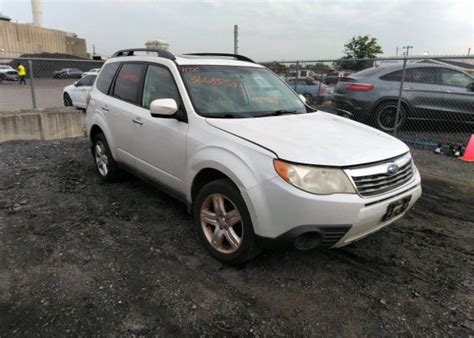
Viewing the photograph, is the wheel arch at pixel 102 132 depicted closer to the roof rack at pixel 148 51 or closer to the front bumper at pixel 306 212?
the roof rack at pixel 148 51

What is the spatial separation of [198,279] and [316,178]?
1.26 m

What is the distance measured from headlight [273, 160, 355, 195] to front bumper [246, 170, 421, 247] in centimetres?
4

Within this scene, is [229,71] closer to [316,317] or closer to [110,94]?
[110,94]

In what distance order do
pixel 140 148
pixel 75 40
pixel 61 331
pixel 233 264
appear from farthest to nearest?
pixel 75 40, pixel 140 148, pixel 233 264, pixel 61 331

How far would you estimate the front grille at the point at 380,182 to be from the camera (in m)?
2.53

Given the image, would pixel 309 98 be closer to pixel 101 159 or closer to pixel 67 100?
pixel 67 100

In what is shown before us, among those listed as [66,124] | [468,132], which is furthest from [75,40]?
[468,132]

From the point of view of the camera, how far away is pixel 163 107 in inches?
125

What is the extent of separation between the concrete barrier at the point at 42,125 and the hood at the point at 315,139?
6.43 m

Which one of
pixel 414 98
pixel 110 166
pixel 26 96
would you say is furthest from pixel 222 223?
pixel 26 96

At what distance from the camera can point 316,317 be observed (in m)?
2.45

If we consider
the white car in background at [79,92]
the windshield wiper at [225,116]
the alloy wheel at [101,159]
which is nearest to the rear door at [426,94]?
the windshield wiper at [225,116]

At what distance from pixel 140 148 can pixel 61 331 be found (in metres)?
2.09

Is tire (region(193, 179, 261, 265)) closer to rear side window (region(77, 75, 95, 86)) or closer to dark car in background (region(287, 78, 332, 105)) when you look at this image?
dark car in background (region(287, 78, 332, 105))
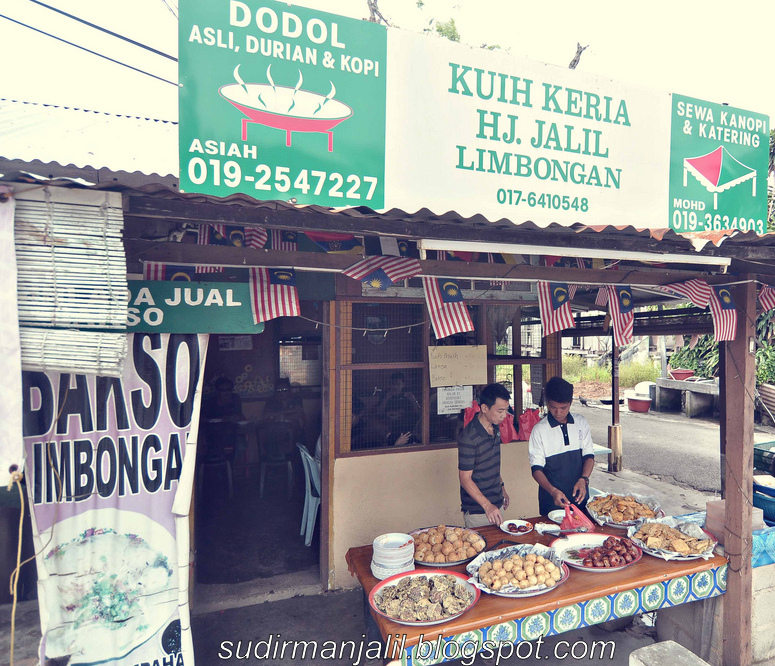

______

* [Required task]: Find every line in the listing above that contains the word "camera" and copy each of those lines. Match case exactly.

* [Finished task]:
How far would you estimate the front grille at the point at 380,182 to be from the camera (in m)?
From the point of view of the camera, how far away is pixel 163 107 in inches?
At what distance from the camera can point 316,317 be observed (in m)?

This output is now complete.